Supplied text
-- START --

As the granddaughter of generations of farmers on one side of
the family, and the granddaughter of a gas and steam engine
enthusiast on the other side, I grew up knowing a little something
(notice I said a little, but at least I knew that much) about farm
power of yesteryear. However, I knew next to nothing-well,
let’s face it, I knew nothing-about how engines were once used
in non-agricultural (i.e. marine) applications.
Now that I’ve got a husband with a burning interest in
marine power, and particularly marine steam power, I’m learning
more about it myself, and finding it a fascinating subject all
around. I’m not embarrassed to ask him stupid questions
whenever we’re out in our steam launch Reciproca, or
whenever he’s got its engine torn apart for ‘tweaking,’
like ‘What’s that gauge telling us? Why is that important?
Why’s it making that little whistling noise? Where’s the
water come from? Where’s it go? If you fall overboard and
drown, how do I get back to shore?’ You know, the basics. And
he never hesitates to try and teach me more about all of this.

-- END --

Stated problem
Please list, word for word, each question the essay about marine steam power gives as one the narrator asks her husband. These rows were taken from a separate source.

[Rows from a spatial reasoning dataset]

-- START --

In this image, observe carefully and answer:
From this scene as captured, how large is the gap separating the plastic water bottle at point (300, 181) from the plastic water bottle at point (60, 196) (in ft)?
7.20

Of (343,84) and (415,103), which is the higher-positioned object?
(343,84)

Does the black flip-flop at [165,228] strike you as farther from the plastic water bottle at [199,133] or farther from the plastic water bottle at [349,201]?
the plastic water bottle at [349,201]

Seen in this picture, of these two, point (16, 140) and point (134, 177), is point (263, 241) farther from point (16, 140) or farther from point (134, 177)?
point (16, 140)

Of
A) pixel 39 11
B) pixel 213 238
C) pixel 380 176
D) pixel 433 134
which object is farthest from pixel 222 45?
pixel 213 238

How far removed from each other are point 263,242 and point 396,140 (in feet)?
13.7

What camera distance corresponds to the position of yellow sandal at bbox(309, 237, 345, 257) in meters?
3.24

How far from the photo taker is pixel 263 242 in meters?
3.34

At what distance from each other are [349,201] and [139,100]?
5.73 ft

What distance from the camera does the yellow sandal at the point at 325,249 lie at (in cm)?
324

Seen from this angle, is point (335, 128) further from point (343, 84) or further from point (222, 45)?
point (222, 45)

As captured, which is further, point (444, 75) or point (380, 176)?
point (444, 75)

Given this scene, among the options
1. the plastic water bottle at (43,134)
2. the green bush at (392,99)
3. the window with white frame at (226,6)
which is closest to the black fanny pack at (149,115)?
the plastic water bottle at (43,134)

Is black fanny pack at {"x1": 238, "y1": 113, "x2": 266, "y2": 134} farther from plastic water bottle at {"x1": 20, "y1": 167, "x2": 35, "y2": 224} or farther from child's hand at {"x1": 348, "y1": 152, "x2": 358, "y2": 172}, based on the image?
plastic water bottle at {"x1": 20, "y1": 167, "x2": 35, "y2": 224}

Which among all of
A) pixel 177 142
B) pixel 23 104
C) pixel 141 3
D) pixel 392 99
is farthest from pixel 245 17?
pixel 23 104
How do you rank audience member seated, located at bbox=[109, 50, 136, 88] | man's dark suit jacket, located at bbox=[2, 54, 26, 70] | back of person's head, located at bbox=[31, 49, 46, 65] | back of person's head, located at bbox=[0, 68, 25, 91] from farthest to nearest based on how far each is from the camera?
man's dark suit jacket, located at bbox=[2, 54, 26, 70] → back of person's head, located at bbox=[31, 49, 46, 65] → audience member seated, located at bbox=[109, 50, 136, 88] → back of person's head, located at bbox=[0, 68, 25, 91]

-- END --

Result for this task
1. What’s that gauge telling us?
2. Why is that important?
3. Why’s it making that little whistling noise?
4. Where’s the water come from?
5. Where’s it go?
6. If you fall overboard and drown, how do I get back to shore?